Second, each set of binary digits is interpreted by the CPU into a command to do a very specific job, such as compare these two numbers, or put this number in that memory location. However, because different CPUs have different instruction sets, instructions that were written for one CPU type could not be used on a CPU that didn’t share the same instruction set. This meant programs generally weren’t portable (usable without major rework) to different types of system, and had to be written all over again.

Assembly Language

Because machine language is so hard for humans to read and understand, assembly language was invented. In an assembly language, each instruction is identified by a short abbreviation (rather than a set of bits), and names and other numbers can be used.

Here is the same instruction as above in assembly language: mov al, 061h

This makes assembly much easier to read and write than machine language. However, the CPU can not understand assembly language directly. Instead, the assembly program must be translated into machine language before it can be executed by the computer. This is done by using a program called an assembler. Programs written in assembly languages tend to be very fast, and assembly is still used today when speed is critical.
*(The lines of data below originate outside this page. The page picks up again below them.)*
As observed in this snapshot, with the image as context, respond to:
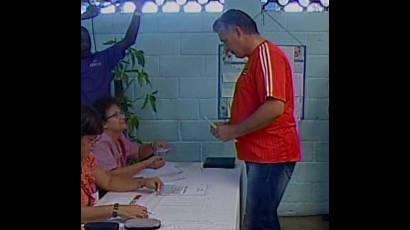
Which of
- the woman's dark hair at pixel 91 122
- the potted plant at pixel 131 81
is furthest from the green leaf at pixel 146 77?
the woman's dark hair at pixel 91 122

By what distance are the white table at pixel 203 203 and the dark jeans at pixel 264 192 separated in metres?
0.03

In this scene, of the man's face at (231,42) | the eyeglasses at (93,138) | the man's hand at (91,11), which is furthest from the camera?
the man's face at (231,42)

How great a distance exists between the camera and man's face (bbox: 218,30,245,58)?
4.17ft

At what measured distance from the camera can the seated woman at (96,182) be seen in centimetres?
110

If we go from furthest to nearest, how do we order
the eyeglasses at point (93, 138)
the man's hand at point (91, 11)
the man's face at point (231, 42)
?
the man's face at point (231, 42) < the eyeglasses at point (93, 138) < the man's hand at point (91, 11)

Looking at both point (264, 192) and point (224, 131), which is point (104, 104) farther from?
point (264, 192)

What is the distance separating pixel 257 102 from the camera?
1.27 metres

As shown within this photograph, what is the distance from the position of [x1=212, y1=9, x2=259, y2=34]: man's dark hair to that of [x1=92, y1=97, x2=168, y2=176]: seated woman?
0.29 meters

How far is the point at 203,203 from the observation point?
1.28m

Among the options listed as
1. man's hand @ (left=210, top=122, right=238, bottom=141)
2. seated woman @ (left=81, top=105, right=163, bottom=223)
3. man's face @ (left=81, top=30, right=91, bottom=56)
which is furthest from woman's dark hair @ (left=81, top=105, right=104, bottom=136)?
man's hand @ (left=210, top=122, right=238, bottom=141)

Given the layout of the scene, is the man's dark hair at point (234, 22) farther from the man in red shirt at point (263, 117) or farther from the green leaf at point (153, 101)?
the green leaf at point (153, 101)

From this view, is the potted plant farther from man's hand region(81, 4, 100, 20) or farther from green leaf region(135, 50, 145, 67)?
man's hand region(81, 4, 100, 20)
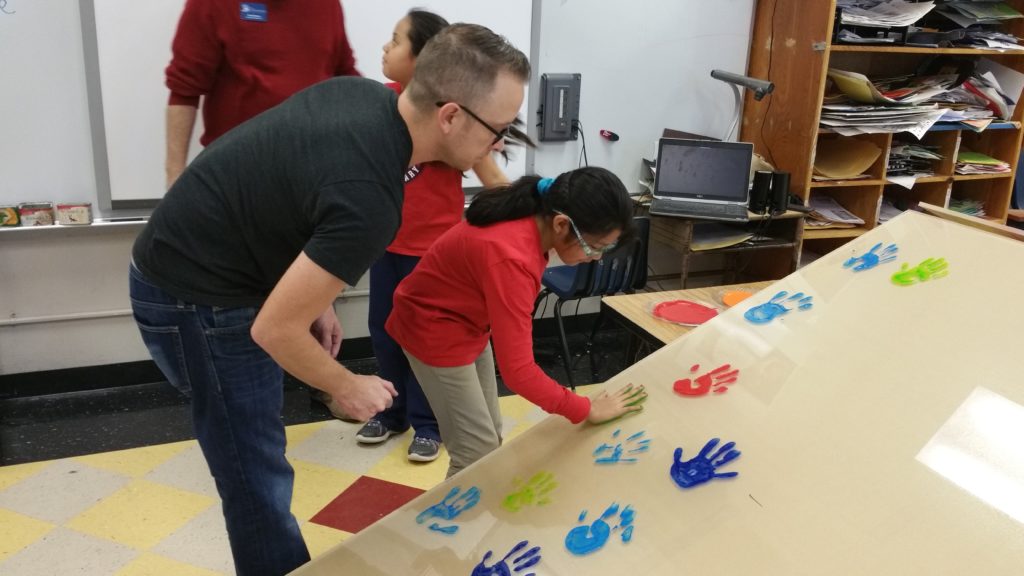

However, assembly still has some downsides. First, assembly languages still require a lot of instructions to do even simple tasks. While the individual instructions themselves are somewhat human readable, understanding what an entire program is doing can be challenging (it’s a bit like trying to understand a sentence by looking at each letter individually). Second, assembly language still isn’t very portable -- a program written in assembly for one CPU will likely not work on hardware that uses a different instruction set, and would have to be rewritten or extensively modified.

High-level Languages

To address the readability and portability concerns, new programming languages such as C, C++, Pascal (and later, languages such as Java, Javascript, and Perl) were developed. These languages are called high level languages, as they are designed to allow the programmer to write programs without having to be as concerned about what kind of computer the program will be run on.

Here is the same instruction as above in C/C++: a = 97;

Much like assembly programs, programs written in high level languages must be translated into a format the computer can understand before they can be run. There are two primary ways this is done: compiling and interpreting.

A compiler is a program that reads source code and produces a stand-alone executable program that can then be run. Once your code has been turned into an executable, you do not need the compiler to run the program. In the beginning, compilers were primitive and produced slow, unoptimized code. However, over the years, compilers have become very good at producing fast, optimized code, and in some cases can do a better job than humans can in assembly language!

Here is a simplified representation of the compiling process:

Example of compiling

Since C++ programs are generally compiled, we’ll explore compilers in more detail shortly.

An interpreter is a program that directly executes the instructions in the source code without requiring them to be compiled into an executable first. Interpreters tend to be more flexible than compilers, but are less efficient when running programs because the interpreting process needs to be done every time the program is run. This means the interpreter is needed every time the program is run.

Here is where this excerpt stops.